## [Work instruction]
Go to the line in the entries below that holds "The researchers measured the" and repeat exactly from there through the line that holds "Answer (YES/NO): YES", inclusive.

Stored items:
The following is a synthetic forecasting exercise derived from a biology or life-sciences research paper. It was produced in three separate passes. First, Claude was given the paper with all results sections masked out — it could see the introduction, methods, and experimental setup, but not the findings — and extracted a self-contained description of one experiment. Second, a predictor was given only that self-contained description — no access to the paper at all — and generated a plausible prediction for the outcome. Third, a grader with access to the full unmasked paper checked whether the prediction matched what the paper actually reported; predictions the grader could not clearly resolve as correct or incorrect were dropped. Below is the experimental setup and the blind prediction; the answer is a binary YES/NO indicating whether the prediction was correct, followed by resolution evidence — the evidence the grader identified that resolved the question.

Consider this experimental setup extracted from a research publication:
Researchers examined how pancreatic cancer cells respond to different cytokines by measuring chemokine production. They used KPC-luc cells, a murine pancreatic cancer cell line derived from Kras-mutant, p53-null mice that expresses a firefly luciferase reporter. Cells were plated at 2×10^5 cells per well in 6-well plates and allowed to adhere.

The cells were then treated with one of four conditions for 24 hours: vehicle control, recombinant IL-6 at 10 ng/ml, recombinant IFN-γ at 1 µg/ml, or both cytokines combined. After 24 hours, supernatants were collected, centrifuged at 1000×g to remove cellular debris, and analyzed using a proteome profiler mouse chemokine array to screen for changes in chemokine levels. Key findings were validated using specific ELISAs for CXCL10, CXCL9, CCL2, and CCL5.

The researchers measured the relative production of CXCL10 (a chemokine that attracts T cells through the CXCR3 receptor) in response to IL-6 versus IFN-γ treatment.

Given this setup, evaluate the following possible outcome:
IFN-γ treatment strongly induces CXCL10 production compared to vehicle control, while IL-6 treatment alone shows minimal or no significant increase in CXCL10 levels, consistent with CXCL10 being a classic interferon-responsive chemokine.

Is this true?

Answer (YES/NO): YES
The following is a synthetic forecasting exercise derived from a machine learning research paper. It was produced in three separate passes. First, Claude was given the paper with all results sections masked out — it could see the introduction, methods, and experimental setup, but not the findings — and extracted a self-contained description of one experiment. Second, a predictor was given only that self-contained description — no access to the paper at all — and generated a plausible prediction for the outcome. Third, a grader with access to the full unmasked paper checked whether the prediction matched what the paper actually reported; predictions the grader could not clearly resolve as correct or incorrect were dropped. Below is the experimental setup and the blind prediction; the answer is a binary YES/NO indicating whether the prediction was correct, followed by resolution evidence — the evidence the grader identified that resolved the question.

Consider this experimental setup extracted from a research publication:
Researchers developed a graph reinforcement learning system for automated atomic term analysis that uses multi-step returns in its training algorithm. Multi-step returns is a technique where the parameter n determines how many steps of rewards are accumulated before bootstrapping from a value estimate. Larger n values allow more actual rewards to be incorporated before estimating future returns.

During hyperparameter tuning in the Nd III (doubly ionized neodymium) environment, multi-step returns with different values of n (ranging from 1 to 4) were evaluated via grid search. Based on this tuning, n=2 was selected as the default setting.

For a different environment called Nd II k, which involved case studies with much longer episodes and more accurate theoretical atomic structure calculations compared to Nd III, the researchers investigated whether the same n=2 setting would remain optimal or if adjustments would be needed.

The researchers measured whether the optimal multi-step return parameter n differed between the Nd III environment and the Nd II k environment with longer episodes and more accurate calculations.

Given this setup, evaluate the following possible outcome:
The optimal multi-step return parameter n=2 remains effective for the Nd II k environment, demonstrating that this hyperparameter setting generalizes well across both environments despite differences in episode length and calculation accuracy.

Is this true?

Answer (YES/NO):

## [Task solution]
The researchers measured the relative production of CXCL10 (a chemokine that attracts T cells through the CXCR3 receptor) in response to IL-6 versus IFN-γ treatment.

Given this setup, evaluate the following possible outcome:
IFN-γ treatment strongly induces CXCL10 production compared to vehicle control, while IL-6 treatment alone shows minimal or no significant increase in CXCL10 levels, consistent with CXCL10 being a classic interferon-responsive chemokine.

Is this true?

Answer (YES/NO): YES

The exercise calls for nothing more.